§ Your instructions
Write the next part of the article on function factories in R, picking up directly after its final line.

§ Provided text
Function Factories in R (Part I)

Photo by Patrick Hendry on Unsplash

         Recently, I came across a concept called function factory in Advance R, which allows one to create functions that return other functions as outputs. Why? I guess it is partly because R is at its heart a functional programming language. And, the function factory actually has many useful applications, particularly when it is used in tandem with the tidyverse’s graphics library ggplot2 and when it is used to implement statistical theories.

         In this post, I want to document some of what I have learned in reading about the function factory and its cool applications. To accomplish that, a bit of theory on the R environments is required. The content of this post can be found in chapter 10 of Advance R. The function factory is kind of a quirky concept that I believe is part of what makes R unique, and so I recommend reading more about it in Hadley’s book. With that being said, let us get started.

What makes a function factory special?

         The underlying key idea behind function factories can be succinctly expressed as follows:

The enclosing environment of the manufactured function is an execution environment of the function factory — Hadley Wickham

         We can understand this better using an example. Suppose we have a function factory called power, which returns manufactured functions that raise their input arguments to different powers, contingent on the exp argument supplied to the factory function:

power <- function(exp) {
  
  # Force the evaluation of "exp"
  base::force(exp)
  
  # This is the last evaluated expression and so the function returns another function
  # It takes an input "x" and raises it to the power of "exp"
  # The argument "exp" is supplied as an argument to "power"
  function(x) {
    x ^ exp
  }
}

By varying on our inputs to exp via power, we can create a class of functions that behave differently:

square <- power(exp = 2)
cube <- power(exp = 3)

Let us see it in action:

square(x = 32)
[1] 1024
cube(x = 9)
[1] 729

As can be seen, these functions are exactly how we would expect them to behave. But why do they behave differently? From the looks of it, their function bodies are exactly the same:

square
function(x) {
    x ^ exp
  }
<environment: 0x7f87b76e7148>
cube
function(x) {
    x ^ exp
  }
<bytecode: 0x7f87bb1e03e0>
<environment: 0x7f87b7e6d450>

         It turns out that the most important difference between these functions is that they have different enclosing or function environments (see the different environment addresses in the output above). The enclosing environments control how these functions scope for values of exp. Each time a function is executed in R, a new execution environment is created to host its execution. The first time we executed power to create square, an environment is created. Then, another execution environment of power is created when we generated cube. These two execution environments are the enclosing environments of square and cube. The rlang package contains functions that provide more insights into these relationships:

# Examine the environments associated with the function square
rlang::env_print(env = square)
<environment: 0x7f87b76e7148>
parent: <environment: global>
bindings:
 * exp: <dbl>
# Examine the environments associated with the function cube
rlang::env_print(env = cube)

§ Supplied records
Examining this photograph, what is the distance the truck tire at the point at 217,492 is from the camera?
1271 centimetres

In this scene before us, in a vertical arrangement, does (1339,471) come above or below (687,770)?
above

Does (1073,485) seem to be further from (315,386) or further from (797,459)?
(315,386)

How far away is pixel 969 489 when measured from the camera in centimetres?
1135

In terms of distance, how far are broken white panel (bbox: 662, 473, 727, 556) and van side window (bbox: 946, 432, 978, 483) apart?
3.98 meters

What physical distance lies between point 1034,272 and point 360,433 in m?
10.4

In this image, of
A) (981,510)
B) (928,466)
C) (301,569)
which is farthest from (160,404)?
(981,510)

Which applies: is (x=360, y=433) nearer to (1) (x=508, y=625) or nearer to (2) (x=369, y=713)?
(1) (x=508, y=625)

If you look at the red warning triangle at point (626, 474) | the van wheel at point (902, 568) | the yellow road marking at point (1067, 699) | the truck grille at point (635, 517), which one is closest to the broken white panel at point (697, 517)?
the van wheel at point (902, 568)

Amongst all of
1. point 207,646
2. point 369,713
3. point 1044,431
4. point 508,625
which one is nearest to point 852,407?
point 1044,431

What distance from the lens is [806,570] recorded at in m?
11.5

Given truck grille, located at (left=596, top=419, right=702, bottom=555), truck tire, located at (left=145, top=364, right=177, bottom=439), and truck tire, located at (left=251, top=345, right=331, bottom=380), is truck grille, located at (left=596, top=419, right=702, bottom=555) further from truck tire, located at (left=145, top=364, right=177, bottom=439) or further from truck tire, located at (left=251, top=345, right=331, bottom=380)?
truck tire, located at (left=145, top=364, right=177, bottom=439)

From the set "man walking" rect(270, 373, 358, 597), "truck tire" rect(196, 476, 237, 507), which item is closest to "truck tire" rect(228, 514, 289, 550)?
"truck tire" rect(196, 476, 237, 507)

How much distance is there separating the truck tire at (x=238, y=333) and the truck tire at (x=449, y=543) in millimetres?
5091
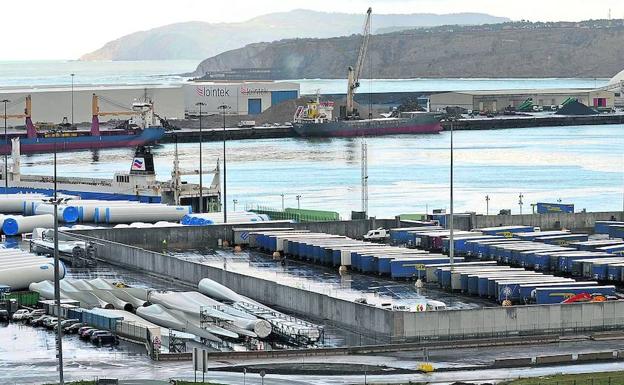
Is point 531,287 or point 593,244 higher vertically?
point 593,244

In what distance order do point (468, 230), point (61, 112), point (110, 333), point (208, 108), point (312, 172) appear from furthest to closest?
1. point (208, 108)
2. point (61, 112)
3. point (312, 172)
4. point (468, 230)
5. point (110, 333)

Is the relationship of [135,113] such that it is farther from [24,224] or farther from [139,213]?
[24,224]

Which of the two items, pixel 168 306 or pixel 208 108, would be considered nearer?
pixel 168 306

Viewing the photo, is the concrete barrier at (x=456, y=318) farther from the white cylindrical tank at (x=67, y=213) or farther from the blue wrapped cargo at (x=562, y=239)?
the white cylindrical tank at (x=67, y=213)

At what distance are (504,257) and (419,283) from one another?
520 centimetres

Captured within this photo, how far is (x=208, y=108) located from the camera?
19425cm

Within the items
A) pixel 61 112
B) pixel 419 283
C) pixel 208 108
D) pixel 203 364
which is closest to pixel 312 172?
pixel 61 112

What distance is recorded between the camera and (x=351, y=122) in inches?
7274

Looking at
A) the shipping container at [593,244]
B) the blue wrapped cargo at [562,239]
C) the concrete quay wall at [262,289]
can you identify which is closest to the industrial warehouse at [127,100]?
the concrete quay wall at [262,289]

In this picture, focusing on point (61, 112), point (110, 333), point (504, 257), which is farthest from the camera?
point (61, 112)

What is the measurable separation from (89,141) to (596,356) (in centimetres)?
12813

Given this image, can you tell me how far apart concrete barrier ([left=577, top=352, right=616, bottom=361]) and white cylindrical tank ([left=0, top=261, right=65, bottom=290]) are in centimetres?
1849

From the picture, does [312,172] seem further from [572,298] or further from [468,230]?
[572,298]

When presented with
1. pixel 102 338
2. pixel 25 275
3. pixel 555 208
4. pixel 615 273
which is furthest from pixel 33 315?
pixel 555 208
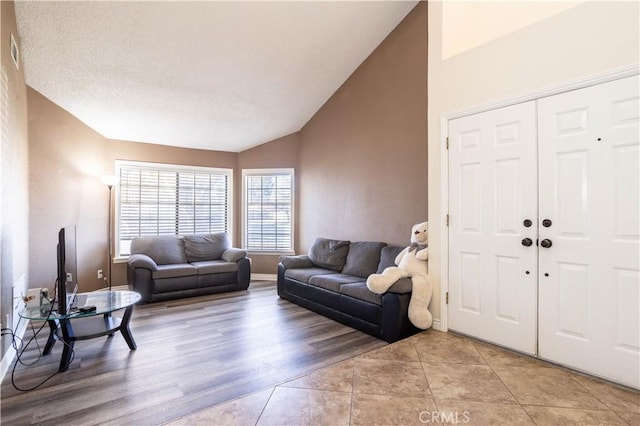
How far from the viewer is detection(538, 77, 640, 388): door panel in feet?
6.40

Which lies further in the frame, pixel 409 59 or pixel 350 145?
pixel 350 145

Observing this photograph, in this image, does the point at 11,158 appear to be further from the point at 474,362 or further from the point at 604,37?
the point at 604,37

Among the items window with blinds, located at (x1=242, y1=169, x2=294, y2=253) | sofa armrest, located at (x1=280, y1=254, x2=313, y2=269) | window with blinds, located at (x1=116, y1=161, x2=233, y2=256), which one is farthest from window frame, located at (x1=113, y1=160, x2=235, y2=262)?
sofa armrest, located at (x1=280, y1=254, x2=313, y2=269)

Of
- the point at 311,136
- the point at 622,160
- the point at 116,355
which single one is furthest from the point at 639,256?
the point at 311,136

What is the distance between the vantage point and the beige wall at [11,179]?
2422 mm

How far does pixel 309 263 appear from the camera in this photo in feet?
15.8

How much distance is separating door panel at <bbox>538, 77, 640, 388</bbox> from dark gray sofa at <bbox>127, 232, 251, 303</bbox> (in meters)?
4.10

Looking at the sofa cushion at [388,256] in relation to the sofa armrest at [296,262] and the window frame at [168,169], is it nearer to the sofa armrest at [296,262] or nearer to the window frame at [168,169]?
the sofa armrest at [296,262]

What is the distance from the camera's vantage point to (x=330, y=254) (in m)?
4.59

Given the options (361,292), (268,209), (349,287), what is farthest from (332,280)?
(268,209)

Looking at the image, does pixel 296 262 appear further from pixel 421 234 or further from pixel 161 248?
pixel 161 248

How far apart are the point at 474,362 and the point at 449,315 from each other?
604 mm

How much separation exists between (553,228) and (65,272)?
3.59m
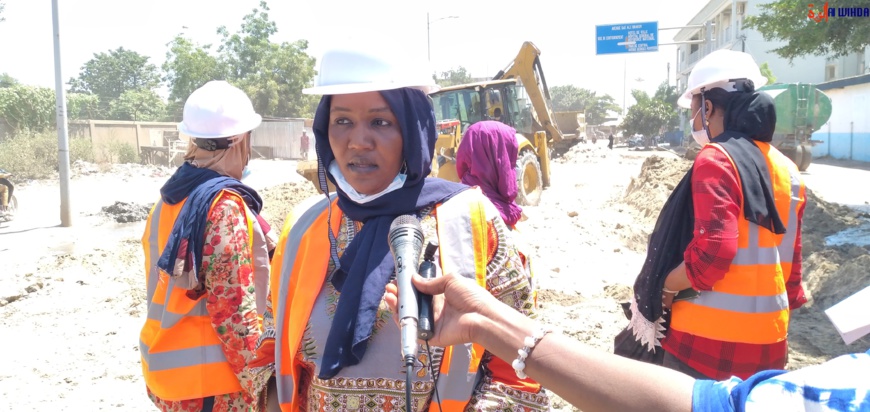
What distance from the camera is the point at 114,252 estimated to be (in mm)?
9711

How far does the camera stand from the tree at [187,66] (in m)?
41.9

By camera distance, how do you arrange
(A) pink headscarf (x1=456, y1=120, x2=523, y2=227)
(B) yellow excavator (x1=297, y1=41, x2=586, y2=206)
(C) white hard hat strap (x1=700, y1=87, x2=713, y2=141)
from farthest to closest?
(B) yellow excavator (x1=297, y1=41, x2=586, y2=206) → (A) pink headscarf (x1=456, y1=120, x2=523, y2=227) → (C) white hard hat strap (x1=700, y1=87, x2=713, y2=141)

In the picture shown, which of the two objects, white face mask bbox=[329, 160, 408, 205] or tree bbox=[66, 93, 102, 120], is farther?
tree bbox=[66, 93, 102, 120]

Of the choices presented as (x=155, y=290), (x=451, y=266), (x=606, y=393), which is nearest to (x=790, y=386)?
(x=606, y=393)

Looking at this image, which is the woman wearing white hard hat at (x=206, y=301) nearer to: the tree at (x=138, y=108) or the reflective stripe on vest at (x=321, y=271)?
the reflective stripe on vest at (x=321, y=271)

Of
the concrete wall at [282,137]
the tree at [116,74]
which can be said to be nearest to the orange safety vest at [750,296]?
the concrete wall at [282,137]

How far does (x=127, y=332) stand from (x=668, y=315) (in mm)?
5621

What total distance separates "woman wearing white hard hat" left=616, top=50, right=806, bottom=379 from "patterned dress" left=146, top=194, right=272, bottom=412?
168cm

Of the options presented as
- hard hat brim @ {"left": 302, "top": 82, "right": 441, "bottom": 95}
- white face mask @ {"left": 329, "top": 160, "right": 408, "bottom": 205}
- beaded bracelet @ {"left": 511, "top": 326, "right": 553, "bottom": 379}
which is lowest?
beaded bracelet @ {"left": 511, "top": 326, "right": 553, "bottom": 379}

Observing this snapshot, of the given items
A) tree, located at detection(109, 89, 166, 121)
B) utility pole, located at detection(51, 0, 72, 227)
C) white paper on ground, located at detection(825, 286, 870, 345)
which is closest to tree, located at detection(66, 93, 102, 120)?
tree, located at detection(109, 89, 166, 121)

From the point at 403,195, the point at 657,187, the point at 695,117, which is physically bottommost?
the point at 657,187

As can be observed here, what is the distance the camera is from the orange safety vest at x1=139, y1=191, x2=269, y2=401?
2.43 m

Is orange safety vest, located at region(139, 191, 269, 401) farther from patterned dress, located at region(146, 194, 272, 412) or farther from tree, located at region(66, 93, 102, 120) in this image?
tree, located at region(66, 93, 102, 120)

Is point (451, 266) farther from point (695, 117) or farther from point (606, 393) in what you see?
point (695, 117)
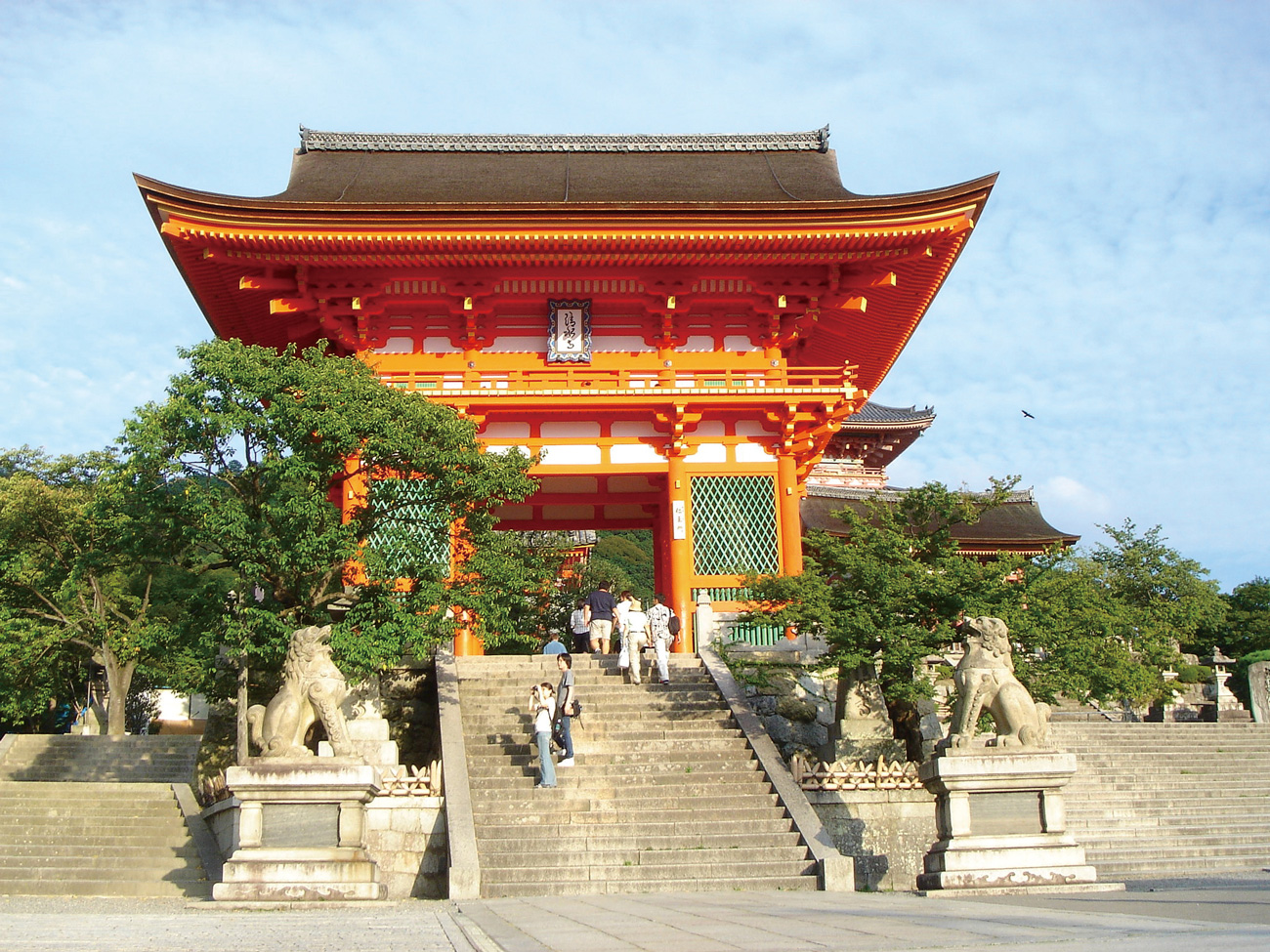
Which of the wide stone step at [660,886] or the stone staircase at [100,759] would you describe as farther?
the stone staircase at [100,759]

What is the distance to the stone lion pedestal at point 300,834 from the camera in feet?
34.5

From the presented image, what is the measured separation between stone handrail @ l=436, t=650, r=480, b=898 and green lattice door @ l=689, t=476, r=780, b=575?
5287 millimetres

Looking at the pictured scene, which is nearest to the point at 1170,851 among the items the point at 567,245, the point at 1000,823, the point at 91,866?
the point at 1000,823

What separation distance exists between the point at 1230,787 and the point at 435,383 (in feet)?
49.5

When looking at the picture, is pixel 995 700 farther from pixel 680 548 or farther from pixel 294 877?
pixel 680 548

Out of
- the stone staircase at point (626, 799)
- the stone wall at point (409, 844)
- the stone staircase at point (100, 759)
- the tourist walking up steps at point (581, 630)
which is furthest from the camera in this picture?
the stone staircase at point (100, 759)

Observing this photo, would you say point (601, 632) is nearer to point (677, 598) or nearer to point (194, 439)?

§ Response to this exercise
<environment: 0x7f87b7e6d450>
parent: <environment: global>
bindings:
 * exp: <dbl>

         As can be seen, there are two different environment addresses associated with these two functions, each of which was an execution environment of power. These environments have the same parent— the enclosing or function environment of power, which is also the global environment in which power was created. Both the environments for square and cube contain a binding to exp; we can access the value of exp to see ultimately why these two functions behave differently:

# Examine the value of "exp" in the enclosing environment of square
rlang::fn_env(fn = square)[["exp"]]
[1] 2
# Examine the value of "exp" in the enclosing environment of cube
rlang::fn_env(fn = cube)[["exp"]]
[1] 3

         So, in short, square and cube behave differently since the names exp in their enclosing environments are bound to different values.


Diagrams

         These relationships between a function factory and its manufactured functions can be analyzed diagrammatically. The components of the diagram below are:

  • The boat-like structures are the functions, i.e. power, square, and cube.

  • The global environment is represented by the rectangular shape labeled “R_GlobalEnv.”

  • The execution environments of power or, equivalently, the enclosing environments of square and cube are symbolized by the grey boxes each of which has a binding from the name exp to a double vector object.

  • The black arrows indicate bindings either from names to objects— be it a function object like power or a vector object like 2— or from a function object to its enclosing environment— be it when power binds its enclosing global environment or when square and cube bind their respective enclosing environments.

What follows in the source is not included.